Cette classification se fait en fonction du timbre, de l'épaisseur, et de la tessiture de la voix, terme utilisé en musique pour désigner une échelle sonore définie, dans laquelle la voix peut émettre des sons aisément, en gardant une homogénéité de timbre. Dans son Traité de l'orchestration (1954), Charles Koechlin considère encore certains types de voix pouvant se rajouter à ces classifications, dont les contre-ténor et les haute-contre qui sont deux types différents de voix. Le premier est un ténor ou un baryton, chantant uniquement avec sa voix de tête un registre plus haut que celui des ténors. Le second est un ténor léger, maîtrisant avec une grande agilité la voix mixte et la voix de tête dans les aigus[6].
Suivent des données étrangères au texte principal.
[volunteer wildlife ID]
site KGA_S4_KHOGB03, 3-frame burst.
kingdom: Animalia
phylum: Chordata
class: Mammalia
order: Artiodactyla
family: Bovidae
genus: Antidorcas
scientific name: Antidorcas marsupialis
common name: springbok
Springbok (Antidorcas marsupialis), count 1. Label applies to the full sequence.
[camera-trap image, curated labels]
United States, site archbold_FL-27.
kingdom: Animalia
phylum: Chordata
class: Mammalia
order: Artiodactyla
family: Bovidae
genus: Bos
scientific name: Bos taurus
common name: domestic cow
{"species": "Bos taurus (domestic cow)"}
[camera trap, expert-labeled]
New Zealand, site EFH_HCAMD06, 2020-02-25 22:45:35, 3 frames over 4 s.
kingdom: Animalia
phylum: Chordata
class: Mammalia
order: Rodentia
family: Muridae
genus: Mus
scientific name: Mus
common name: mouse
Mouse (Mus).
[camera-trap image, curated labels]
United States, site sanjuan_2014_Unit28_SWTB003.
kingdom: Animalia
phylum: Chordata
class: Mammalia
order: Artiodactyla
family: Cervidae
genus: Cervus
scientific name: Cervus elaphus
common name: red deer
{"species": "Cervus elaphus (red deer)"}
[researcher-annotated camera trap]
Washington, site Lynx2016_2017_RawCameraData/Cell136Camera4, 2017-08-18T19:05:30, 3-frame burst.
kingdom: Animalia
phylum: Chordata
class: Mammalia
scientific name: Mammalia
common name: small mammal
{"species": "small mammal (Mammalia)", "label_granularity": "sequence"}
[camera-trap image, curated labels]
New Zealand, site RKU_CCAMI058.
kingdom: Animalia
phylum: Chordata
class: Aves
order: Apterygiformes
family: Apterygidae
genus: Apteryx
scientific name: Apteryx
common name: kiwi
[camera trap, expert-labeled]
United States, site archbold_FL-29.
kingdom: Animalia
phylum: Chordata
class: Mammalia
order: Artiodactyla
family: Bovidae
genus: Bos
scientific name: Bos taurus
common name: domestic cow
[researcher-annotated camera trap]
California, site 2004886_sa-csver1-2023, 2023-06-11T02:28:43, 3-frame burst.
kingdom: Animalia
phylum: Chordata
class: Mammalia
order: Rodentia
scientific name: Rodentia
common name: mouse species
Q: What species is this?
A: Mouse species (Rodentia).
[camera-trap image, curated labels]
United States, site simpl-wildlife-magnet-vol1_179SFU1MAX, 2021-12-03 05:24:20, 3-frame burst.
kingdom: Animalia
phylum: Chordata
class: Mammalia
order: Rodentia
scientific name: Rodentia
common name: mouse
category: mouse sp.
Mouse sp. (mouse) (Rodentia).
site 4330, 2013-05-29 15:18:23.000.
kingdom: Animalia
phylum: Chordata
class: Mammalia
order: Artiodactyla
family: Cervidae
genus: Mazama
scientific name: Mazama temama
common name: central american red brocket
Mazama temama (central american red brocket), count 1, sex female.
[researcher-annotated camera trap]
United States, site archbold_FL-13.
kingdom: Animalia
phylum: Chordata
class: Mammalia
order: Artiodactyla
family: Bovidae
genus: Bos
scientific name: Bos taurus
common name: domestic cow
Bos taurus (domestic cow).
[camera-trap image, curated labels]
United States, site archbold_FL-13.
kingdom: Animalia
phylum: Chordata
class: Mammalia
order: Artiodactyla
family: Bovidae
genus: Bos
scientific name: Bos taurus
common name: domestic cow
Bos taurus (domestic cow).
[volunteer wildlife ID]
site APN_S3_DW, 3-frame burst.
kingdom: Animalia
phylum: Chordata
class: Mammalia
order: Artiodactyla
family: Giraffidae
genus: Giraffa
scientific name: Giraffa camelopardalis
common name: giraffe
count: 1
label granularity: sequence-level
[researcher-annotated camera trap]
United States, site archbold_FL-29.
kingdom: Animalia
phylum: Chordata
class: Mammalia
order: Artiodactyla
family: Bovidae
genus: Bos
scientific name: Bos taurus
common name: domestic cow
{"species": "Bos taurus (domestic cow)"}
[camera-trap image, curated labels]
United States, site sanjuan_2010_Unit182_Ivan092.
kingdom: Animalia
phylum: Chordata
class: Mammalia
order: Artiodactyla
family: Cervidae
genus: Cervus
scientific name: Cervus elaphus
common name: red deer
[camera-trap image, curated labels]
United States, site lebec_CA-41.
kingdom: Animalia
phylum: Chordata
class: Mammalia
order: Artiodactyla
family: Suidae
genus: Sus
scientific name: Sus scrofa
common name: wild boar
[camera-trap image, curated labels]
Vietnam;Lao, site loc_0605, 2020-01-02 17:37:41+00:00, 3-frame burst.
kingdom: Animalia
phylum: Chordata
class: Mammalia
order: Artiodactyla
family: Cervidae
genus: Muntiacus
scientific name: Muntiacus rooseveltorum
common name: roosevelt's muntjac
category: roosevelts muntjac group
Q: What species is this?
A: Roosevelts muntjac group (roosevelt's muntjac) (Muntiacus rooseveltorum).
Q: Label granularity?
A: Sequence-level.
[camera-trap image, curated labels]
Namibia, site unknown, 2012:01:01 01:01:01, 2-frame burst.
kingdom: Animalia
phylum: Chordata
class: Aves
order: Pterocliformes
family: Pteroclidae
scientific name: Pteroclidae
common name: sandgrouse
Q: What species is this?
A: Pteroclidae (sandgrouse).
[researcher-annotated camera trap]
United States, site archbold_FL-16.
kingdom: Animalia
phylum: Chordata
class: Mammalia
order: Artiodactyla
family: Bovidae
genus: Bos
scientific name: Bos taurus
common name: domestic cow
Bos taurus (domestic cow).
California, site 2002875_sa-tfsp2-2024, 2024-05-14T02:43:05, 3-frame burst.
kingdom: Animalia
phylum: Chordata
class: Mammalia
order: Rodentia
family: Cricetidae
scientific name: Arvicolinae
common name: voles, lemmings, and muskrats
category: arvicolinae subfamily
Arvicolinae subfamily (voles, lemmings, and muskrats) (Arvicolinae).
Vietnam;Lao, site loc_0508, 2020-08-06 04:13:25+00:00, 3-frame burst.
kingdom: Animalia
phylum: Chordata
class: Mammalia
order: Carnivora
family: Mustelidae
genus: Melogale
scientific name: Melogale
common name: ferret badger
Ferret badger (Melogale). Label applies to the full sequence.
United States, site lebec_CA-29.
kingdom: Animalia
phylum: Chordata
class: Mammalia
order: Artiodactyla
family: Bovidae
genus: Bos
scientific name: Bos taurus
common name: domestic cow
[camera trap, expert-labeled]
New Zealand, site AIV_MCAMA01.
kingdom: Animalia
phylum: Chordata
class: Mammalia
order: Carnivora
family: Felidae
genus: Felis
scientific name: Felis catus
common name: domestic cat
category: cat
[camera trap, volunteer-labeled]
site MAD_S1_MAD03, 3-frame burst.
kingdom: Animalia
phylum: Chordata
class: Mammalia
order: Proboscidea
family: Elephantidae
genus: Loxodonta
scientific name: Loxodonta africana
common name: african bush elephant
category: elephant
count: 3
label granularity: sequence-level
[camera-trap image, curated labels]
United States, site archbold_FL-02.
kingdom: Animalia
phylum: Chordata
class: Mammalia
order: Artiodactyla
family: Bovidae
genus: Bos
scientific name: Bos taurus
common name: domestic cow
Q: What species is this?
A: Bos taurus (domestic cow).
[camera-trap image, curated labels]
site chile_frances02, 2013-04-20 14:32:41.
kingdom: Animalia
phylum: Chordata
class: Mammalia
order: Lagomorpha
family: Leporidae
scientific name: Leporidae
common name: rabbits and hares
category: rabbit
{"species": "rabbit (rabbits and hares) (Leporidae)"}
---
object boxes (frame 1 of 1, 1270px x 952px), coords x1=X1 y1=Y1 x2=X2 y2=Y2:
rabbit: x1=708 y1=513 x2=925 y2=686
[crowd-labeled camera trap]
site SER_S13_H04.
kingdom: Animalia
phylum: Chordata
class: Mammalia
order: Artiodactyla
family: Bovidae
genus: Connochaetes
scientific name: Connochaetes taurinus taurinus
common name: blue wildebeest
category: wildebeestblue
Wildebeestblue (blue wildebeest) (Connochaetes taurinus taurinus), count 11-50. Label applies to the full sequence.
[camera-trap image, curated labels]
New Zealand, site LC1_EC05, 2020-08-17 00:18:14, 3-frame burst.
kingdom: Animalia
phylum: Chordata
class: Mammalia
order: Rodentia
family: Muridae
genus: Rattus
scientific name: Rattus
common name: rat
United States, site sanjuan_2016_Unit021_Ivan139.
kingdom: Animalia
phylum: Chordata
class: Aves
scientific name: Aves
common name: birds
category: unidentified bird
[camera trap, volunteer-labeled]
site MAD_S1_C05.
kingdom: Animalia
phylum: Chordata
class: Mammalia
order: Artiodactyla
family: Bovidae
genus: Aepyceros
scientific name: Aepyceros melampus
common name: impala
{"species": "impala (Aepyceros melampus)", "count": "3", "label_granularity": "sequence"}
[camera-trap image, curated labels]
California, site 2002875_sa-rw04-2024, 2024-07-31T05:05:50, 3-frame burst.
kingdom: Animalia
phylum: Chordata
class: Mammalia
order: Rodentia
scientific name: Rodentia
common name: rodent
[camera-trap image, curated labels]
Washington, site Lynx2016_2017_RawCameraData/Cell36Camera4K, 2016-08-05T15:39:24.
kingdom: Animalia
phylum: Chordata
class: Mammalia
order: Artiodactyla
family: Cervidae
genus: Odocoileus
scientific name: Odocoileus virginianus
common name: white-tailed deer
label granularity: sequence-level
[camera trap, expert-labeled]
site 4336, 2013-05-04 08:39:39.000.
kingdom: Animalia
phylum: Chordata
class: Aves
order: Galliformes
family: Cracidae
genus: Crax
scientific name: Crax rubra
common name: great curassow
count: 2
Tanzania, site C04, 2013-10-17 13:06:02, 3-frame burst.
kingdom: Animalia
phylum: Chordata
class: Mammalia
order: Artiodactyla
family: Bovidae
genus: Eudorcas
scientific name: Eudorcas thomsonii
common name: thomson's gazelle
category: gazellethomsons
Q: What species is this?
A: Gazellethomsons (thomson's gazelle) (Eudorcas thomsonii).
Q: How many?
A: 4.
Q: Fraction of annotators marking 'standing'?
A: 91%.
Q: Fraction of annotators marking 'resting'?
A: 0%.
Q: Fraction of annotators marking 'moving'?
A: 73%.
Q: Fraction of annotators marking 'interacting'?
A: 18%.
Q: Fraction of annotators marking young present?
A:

Enfin, certaines voix virtuoses peuvent atteindre des notes extrêmement aiguës comme les sopranos légers colorature ou encore des notes très graves comme les basses profondes (ou basses « nobles »), souvent présentes dans la musique slave. Les notes extrêmes dans l'aigu (au-dessus du do4 pour les hommes, et au-dessus du do5 pour les femmes ou les enfants) sont également appelées « contre-[nom de la note] ». Exemple : le contre-mi du ténor correspond au mi4, le contre-mi de la soprano au mi5.